_Problem_.
Copy the lines below word for word, starting at the line that contains "Height-wise, which is uppermost among" and continuing through the final line.

_Listing_.
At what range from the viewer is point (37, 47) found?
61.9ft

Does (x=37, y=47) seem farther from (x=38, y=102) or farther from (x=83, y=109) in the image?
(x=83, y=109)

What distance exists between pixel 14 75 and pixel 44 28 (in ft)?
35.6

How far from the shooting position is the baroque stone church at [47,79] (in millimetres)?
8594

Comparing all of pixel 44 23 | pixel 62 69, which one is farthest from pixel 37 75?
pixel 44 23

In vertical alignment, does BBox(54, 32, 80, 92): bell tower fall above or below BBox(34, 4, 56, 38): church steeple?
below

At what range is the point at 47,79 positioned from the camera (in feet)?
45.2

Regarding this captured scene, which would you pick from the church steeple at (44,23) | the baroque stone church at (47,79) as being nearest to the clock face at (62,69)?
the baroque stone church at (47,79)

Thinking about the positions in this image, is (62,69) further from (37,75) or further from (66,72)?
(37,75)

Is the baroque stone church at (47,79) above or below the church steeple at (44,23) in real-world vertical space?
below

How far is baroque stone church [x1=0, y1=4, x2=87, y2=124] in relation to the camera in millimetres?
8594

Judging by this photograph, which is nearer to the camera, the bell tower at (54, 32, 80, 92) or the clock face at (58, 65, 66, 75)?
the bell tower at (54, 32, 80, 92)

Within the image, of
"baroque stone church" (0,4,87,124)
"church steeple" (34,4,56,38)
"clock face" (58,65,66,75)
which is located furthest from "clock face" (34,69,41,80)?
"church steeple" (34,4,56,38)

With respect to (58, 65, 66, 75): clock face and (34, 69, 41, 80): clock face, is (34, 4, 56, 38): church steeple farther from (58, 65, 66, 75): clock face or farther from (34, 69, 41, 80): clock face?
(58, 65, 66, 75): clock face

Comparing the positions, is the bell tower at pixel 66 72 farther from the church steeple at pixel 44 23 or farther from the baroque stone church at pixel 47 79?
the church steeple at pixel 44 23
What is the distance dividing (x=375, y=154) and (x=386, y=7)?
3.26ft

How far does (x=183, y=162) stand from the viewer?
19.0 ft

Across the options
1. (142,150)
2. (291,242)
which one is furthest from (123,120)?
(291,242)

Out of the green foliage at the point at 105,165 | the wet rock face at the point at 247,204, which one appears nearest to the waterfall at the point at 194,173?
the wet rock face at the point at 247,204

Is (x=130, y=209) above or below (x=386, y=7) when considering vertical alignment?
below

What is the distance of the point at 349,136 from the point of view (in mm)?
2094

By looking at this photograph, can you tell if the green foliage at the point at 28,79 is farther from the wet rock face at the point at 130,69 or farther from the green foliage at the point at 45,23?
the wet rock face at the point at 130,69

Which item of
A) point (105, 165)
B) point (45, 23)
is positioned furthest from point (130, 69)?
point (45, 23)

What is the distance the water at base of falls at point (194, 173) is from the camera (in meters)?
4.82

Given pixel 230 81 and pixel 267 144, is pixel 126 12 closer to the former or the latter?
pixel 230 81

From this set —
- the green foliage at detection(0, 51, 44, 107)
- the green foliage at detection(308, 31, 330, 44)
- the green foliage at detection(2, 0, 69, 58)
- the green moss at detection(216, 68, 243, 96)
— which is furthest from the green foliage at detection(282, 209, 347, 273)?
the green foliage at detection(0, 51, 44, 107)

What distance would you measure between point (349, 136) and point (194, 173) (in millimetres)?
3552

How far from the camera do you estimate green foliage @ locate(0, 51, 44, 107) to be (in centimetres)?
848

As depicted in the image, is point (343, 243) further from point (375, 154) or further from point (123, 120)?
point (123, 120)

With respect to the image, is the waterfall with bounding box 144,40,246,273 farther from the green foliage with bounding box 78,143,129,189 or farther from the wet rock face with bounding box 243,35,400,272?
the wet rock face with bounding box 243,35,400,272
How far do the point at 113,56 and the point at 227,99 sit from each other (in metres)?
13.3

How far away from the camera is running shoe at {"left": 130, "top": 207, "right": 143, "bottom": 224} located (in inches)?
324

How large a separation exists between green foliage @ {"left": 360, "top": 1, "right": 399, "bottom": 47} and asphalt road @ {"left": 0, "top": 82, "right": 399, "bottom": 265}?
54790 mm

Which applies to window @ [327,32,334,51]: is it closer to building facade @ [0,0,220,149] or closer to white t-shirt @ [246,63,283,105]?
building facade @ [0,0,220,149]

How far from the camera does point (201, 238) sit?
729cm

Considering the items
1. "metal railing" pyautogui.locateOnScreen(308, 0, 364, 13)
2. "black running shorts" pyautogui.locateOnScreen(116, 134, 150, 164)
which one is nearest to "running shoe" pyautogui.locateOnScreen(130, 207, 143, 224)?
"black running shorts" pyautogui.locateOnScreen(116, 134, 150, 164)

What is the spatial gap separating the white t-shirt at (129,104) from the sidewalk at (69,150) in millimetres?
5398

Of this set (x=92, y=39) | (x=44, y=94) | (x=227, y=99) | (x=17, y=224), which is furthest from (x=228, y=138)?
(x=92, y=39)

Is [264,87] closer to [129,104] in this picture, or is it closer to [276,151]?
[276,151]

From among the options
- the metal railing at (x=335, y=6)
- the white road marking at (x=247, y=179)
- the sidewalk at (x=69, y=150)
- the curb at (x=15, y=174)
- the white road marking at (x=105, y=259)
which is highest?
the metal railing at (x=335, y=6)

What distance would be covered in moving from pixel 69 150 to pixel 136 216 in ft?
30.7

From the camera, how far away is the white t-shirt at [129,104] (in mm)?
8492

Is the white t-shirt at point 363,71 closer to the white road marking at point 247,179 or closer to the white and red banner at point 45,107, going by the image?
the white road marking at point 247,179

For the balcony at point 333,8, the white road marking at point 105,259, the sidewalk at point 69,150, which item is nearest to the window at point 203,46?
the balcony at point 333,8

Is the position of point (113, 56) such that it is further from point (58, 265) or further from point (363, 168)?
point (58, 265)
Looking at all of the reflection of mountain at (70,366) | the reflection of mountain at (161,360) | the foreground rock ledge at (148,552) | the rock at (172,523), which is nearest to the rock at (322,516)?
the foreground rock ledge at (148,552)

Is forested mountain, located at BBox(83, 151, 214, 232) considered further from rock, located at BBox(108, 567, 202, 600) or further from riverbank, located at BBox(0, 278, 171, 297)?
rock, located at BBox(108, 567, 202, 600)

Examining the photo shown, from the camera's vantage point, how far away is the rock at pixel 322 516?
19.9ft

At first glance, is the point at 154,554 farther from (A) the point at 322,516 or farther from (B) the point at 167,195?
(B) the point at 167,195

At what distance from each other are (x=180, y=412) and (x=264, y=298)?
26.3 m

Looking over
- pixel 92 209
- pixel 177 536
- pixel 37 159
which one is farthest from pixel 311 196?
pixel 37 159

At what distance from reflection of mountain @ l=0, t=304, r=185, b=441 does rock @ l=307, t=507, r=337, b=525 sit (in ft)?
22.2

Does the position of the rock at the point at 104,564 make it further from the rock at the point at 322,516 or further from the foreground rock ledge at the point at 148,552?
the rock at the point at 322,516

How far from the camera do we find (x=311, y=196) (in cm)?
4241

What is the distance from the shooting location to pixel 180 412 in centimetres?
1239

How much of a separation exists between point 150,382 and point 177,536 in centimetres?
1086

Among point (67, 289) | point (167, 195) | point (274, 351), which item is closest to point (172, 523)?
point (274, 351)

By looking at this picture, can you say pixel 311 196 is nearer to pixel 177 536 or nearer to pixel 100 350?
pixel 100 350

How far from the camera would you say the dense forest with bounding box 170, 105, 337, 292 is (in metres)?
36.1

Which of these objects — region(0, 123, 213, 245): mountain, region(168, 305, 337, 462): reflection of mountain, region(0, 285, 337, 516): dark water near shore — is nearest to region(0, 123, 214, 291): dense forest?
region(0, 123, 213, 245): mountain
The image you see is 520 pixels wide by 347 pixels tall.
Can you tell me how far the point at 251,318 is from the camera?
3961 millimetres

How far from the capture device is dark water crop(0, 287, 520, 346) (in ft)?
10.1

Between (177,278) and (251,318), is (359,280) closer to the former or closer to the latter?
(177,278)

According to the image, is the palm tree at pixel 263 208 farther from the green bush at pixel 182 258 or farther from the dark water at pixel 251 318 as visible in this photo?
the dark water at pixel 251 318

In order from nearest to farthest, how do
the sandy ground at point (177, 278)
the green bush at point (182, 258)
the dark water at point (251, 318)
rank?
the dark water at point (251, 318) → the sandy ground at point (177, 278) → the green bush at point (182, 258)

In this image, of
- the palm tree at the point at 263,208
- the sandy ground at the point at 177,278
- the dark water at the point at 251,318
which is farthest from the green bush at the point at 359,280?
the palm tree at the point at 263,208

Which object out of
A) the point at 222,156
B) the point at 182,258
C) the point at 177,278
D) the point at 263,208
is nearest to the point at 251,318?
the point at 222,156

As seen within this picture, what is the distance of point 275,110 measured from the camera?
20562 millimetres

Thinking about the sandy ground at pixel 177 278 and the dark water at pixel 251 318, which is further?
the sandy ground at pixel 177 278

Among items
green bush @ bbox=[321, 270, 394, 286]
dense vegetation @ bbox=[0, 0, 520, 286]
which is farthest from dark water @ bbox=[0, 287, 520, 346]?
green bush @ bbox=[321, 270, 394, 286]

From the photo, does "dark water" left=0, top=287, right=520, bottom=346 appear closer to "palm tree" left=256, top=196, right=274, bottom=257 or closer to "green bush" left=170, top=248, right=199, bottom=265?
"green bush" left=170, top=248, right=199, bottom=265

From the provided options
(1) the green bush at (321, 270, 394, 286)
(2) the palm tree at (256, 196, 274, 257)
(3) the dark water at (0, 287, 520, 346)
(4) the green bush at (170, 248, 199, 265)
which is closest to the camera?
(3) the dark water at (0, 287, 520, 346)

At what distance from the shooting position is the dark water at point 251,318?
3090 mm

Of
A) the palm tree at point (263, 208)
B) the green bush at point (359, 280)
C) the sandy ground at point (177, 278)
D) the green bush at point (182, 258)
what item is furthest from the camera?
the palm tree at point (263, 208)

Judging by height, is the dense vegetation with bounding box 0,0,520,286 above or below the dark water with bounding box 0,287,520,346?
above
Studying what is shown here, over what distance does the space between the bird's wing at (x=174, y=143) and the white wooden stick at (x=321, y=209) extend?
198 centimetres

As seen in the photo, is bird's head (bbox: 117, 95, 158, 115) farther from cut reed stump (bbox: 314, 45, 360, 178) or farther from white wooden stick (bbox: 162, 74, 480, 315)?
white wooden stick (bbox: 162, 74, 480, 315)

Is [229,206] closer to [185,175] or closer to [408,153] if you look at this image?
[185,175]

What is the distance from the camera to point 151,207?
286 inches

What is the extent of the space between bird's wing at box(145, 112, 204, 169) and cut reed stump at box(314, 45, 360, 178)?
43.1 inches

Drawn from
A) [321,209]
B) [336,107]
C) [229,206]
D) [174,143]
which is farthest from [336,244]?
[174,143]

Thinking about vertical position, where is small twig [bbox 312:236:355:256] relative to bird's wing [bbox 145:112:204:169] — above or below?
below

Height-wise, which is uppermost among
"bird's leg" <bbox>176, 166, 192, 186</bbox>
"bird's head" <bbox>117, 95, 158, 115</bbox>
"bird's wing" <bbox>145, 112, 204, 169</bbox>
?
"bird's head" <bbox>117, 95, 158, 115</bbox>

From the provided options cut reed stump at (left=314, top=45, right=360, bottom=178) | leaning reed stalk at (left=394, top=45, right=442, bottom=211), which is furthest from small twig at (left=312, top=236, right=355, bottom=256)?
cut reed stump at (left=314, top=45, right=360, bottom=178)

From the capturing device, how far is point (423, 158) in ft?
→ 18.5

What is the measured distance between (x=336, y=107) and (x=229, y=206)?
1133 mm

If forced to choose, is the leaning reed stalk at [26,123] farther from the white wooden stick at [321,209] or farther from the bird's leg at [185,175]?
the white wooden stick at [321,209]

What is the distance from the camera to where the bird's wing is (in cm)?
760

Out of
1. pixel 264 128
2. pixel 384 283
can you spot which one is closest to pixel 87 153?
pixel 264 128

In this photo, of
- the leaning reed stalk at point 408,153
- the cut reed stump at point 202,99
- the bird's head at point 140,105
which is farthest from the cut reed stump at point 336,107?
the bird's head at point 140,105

_Exercise output_.
Height-wise, which is uppermost among
"bird's leg" <bbox>176, 166, 192, 186</bbox>
"bird's head" <bbox>117, 95, 158, 115</bbox>
"bird's wing" <bbox>145, 112, 204, 169</bbox>
?
"bird's head" <bbox>117, 95, 158, 115</bbox>

From the provided options cut reed stump at (left=314, top=45, right=360, bottom=178) | leaning reed stalk at (left=394, top=45, right=442, bottom=211), which is furthest from small twig at (left=312, top=236, right=355, bottom=256)?
cut reed stump at (left=314, top=45, right=360, bottom=178)

From the capturing device, how far is point (423, 158) in ft?
→ 18.5

What is the measured distance between (x=336, y=107) and (x=229, y=206)?
1133 mm

If forced to choose, is the leaning reed stalk at [26,123] farther from the white wooden stick at [321,209] or farther from the bird's leg at [185,175]?
the white wooden stick at [321,209]

What is the distance from the camera to where the bird's wing is (in cm)?
760

Out of
1. pixel 264 128
2. pixel 384 283
can you spot which one is closest to pixel 87 153?
pixel 264 128

In this photo, of
- the leaning reed stalk at point 408,153
- the cut reed stump at point 202,99
- the bird's head at point 140,105
which is farthest from the cut reed stump at point 336,107?
the bird's head at point 140,105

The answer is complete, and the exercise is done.